Besides, you can't even run the source editor for that inline object. So if you want to be able to edit such a render frame in the future, keep the original in a separate layer and make that layer non-printable.
An even more depressing part is that Scribus wants a bitmap in all render frames. This is fine for POV-Ray frames and more or less OK for Gnuplot frames, but it doesn't make a terrible lot of sense for either LaTeX, Lilypond or Graphviz. You get bitmaps with hardcoded dpi and you can't even scale those frames with the selection tool.
All in all, if you really need extra objects, render them to EPS or SVG outside of Scribus and then import. You lose the tweakability of the original, but then again you don't mess with bitmaps anymore.

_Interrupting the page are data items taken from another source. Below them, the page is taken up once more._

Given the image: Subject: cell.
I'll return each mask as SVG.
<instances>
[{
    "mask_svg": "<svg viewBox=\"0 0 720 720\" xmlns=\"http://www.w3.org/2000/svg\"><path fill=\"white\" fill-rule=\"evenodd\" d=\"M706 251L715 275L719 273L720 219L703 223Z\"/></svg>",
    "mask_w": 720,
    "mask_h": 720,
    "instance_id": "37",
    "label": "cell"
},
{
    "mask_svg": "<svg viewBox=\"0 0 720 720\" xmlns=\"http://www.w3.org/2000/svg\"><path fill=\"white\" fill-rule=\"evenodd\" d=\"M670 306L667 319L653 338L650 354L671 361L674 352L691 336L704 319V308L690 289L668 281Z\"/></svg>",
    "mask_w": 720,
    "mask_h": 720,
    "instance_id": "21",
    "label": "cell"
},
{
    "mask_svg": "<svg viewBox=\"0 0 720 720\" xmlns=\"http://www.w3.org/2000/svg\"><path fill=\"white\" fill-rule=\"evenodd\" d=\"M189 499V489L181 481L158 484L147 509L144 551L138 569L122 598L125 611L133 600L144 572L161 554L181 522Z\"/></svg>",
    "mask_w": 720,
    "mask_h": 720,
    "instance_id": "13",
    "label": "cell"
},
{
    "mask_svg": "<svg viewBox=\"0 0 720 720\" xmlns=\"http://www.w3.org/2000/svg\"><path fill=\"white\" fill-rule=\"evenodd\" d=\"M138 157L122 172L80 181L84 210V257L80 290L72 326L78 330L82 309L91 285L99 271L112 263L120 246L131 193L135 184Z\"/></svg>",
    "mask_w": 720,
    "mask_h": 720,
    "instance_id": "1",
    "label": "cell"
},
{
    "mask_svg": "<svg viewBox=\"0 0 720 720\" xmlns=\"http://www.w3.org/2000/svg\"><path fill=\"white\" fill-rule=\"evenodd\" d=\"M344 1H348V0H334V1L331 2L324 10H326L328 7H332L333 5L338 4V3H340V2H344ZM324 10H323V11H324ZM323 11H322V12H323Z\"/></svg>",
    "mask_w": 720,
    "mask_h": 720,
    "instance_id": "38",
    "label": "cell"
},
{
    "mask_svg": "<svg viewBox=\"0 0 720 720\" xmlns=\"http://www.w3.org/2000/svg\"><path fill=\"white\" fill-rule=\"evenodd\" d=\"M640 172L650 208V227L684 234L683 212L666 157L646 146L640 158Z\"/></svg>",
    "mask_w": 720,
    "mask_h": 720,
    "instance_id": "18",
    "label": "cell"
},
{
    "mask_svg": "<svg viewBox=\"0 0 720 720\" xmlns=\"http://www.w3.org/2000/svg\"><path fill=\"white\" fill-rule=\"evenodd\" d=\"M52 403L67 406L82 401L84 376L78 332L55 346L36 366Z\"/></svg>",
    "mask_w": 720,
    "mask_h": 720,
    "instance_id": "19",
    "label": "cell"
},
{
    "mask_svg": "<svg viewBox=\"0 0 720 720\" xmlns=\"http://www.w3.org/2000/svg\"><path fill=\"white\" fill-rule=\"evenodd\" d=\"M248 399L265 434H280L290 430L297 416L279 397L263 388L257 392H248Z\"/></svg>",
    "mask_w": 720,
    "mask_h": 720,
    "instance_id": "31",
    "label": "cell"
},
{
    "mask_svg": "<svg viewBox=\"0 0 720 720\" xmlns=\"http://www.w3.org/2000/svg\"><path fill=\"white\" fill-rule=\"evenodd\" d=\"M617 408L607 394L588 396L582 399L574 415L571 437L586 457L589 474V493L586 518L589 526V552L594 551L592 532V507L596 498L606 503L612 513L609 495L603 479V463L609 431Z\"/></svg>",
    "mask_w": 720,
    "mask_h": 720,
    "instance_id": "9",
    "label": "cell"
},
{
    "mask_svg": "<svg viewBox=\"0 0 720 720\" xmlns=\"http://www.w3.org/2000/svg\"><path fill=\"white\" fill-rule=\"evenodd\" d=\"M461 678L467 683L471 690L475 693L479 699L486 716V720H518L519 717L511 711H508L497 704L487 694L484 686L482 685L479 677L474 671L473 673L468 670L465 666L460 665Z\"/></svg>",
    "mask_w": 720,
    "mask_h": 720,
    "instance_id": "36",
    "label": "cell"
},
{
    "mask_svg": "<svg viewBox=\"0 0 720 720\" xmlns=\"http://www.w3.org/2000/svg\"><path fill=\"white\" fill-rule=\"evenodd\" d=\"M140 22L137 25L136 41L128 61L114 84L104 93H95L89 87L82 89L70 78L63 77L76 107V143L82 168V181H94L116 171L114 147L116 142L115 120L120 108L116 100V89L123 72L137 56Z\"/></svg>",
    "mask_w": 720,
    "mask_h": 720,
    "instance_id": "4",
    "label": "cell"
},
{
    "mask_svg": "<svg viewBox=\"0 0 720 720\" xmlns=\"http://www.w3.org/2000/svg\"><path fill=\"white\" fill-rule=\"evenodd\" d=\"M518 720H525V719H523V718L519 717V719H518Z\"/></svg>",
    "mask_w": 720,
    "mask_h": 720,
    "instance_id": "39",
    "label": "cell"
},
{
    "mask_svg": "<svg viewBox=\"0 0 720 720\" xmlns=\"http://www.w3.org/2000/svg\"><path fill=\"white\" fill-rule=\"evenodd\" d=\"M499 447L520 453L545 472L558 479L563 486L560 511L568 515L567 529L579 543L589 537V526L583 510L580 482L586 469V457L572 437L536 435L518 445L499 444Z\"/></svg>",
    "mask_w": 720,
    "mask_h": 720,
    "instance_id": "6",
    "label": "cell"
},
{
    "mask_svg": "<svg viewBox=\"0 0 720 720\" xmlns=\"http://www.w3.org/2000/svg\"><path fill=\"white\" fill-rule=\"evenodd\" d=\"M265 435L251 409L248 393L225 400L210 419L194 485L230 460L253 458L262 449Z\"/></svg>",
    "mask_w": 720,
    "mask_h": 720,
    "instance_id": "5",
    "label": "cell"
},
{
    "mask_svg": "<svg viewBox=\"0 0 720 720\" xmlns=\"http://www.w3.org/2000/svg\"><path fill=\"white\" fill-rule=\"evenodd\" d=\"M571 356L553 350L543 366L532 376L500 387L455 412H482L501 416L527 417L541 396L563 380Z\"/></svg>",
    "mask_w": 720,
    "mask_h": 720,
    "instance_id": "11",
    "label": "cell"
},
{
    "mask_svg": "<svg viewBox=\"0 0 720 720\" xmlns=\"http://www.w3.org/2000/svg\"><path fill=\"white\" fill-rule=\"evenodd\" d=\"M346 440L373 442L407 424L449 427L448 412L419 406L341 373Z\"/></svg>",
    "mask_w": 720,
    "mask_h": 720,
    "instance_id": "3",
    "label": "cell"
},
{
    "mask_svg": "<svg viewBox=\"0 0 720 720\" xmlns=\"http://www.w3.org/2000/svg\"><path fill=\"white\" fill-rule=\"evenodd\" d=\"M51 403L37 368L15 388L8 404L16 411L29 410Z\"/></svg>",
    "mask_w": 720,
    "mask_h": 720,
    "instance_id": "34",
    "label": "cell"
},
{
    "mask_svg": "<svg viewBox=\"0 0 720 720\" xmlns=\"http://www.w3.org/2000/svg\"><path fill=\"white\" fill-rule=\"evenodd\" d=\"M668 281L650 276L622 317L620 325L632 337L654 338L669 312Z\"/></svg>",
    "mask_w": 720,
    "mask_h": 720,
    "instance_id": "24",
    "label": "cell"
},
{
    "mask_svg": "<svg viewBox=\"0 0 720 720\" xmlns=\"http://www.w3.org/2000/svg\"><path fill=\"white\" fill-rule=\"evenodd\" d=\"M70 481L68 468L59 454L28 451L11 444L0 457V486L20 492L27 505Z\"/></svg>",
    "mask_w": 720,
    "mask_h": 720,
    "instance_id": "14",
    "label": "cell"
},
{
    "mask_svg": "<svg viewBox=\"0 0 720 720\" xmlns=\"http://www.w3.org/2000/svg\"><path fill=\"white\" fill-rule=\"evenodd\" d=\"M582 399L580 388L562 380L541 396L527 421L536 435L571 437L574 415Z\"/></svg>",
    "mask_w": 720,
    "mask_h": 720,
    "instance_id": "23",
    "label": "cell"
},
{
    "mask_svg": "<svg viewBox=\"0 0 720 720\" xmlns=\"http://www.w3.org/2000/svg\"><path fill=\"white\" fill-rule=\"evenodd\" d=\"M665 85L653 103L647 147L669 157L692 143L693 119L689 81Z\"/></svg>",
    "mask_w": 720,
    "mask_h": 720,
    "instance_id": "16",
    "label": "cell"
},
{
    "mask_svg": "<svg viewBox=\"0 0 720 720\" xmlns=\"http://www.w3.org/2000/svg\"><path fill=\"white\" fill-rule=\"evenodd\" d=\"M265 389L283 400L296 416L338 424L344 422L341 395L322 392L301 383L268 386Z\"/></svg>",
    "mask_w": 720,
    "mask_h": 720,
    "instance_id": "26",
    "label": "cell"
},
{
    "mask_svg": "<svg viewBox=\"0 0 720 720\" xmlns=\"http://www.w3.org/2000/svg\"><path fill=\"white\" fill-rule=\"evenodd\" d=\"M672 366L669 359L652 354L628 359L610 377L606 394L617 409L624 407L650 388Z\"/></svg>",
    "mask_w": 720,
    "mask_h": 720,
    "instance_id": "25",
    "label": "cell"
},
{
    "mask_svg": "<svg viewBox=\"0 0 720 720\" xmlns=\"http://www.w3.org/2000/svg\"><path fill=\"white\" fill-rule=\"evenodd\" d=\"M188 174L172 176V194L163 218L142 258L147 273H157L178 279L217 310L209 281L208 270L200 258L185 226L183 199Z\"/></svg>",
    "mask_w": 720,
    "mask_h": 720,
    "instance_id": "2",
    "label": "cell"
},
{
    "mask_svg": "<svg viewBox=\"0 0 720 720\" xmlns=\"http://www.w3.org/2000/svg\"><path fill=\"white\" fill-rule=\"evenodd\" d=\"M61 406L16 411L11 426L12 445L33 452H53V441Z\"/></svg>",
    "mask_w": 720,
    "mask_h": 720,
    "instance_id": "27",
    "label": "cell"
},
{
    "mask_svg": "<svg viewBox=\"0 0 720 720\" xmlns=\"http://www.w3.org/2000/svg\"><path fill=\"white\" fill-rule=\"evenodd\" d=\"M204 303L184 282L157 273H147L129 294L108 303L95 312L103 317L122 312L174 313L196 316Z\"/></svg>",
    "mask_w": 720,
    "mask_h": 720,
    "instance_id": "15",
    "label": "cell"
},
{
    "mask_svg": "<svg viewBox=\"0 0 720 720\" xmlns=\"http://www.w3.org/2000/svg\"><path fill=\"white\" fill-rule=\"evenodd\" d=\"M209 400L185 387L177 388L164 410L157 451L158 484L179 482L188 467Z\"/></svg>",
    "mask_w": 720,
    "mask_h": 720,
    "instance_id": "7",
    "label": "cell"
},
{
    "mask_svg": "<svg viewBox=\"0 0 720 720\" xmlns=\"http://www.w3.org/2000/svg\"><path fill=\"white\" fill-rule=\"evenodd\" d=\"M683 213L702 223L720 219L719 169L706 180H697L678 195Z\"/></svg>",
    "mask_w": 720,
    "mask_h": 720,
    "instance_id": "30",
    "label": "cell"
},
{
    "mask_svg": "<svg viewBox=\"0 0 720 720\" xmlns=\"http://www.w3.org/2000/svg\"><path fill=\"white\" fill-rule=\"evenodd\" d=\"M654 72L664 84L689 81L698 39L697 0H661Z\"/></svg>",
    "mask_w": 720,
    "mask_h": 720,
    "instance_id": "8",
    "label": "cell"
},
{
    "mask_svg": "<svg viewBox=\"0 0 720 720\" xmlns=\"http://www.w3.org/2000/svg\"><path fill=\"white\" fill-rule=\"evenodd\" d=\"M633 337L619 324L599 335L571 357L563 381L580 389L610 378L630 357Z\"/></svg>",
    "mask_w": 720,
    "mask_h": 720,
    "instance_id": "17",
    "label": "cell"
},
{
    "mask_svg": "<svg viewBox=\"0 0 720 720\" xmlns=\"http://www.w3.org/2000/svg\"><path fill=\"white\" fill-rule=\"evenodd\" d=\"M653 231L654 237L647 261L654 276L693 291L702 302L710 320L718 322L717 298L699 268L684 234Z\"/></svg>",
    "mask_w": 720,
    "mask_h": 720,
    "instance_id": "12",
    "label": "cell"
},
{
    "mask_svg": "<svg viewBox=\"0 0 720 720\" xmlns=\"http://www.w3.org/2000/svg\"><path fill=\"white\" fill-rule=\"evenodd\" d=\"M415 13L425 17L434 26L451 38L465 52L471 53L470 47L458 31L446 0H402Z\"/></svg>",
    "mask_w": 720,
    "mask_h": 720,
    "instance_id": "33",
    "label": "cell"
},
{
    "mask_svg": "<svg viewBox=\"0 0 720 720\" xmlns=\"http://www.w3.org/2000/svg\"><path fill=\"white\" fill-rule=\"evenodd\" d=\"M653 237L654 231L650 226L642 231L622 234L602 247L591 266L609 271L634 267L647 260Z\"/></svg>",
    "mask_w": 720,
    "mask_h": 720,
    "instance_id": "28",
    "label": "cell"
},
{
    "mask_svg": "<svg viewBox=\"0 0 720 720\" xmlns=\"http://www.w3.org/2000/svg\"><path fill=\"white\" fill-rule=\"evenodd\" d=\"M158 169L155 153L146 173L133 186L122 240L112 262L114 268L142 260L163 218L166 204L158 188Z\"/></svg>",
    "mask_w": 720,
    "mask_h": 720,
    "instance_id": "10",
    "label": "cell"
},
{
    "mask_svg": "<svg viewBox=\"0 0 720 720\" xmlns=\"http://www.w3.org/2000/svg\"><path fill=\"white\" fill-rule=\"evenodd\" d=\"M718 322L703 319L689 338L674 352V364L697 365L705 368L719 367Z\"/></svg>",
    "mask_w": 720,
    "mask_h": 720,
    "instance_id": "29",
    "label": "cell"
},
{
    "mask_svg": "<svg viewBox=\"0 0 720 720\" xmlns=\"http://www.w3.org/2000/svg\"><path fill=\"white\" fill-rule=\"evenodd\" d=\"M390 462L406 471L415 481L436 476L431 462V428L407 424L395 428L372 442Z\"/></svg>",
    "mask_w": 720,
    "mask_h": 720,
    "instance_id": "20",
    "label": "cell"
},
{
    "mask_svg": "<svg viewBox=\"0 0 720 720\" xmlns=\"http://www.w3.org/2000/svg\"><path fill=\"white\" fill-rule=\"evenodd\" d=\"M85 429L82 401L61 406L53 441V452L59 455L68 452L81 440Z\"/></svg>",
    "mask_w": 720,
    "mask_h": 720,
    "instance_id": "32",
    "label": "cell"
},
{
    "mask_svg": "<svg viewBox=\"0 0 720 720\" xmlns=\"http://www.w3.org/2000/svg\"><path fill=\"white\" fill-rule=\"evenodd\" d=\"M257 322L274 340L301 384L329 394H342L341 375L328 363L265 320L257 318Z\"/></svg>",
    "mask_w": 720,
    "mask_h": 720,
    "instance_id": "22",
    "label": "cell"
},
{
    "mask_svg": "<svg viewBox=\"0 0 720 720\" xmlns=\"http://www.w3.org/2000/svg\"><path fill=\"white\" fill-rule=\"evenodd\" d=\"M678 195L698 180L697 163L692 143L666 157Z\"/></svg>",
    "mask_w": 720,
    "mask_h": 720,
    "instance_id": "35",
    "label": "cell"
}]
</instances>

The new version has a non-geeky control over bleeds which you can define them in the beginning, when you create a new Scribus document:
You can also override those settings during exporting to PDF on the Pre-Press tab. That's where you can also enable rendering of crop and registration marks, color bars etc.
Exporting PDF 1.5 (with layers) and PDF/X-3 is another major change here, with support for PDF/X-1a, PDF/X-4 and PDF/E presumably coming in Scribus 1.5.0.
My guess is that not a terrible lot of people are going to drop their jaws when they find out that Scribus now reads Calamus and XFig files.
Being able to use EPS and AI files as sources of swatches is, however, an entirely different thing. After all, this makes it possible to use Pantone palettes legally, albeit downloading them is up to you.
Additionally Scribus now ships over 150 swatches including those from various paint vendors from around the world.
The other new feature is support for clipping paths in PSD and TIFF files, including multiple clips:
For PSD the list of supported features goes as far as layers (with blending modes and opacity) and Duo, Tri and Quadtone modes. By the way, image effects, the other new feature, among other things allows adding a duotone effect to any bitmap, and you can use a Pantone color there.
Suddenly you are not missing lack of native duotone support in GIMP, eh?
The old help system wasn't of much use as it mostly consisted of a series of articles that had little to do with each other and often contained information that was considerably out of date or barely appropriate.
The new help system is something I personally consider a major improvement. While it's not as complete as the team's own user guide available in hard copy, it's a huge step in the right direction.
The documentation now contains an updated quick start guide, information on each type of frames and styles, explains how to work with colors and export to PDF. It's also available in French, German and Italian languages.
What to expect in the future
Over the nearly 5 years that it took the team to go from the former stable version to stable 1.4 the project lost part of its user base due to lack of essential features, productivity issues and slow rendering. Recapturing their attention isn't going to be easy.
Scribus 1.4.0 partially fixes rendering issues and simplifies use of various tools. Above all, some of the lacking essential features are already part of the future 1.5.0 release. Still there's quite a lot of things that either aren't implemented or need a lot of polish and rethinking.
For typesetting the most substantial change that has to be done is a full support for OpenType features and complex writing systems. Some of that work has already been done in 2010 as part of OIF project, but not all of the code is usable. So for 1.5.0 the team would like to have another go at the text engine. The scope of that rewrite is yet to be agreed on.
The current unstable 1.5.0 branch already has various user interface improvements, a new tool for creating and editing tables, support for mesh gradients and better gradients editing.
There are even more changes in the upcoming v1.5.0, but let's wait for it to stabilize first before encouraging to try it. As for newly released 1.4.0, expect only bugfixes, translation and documentation updates and new resources.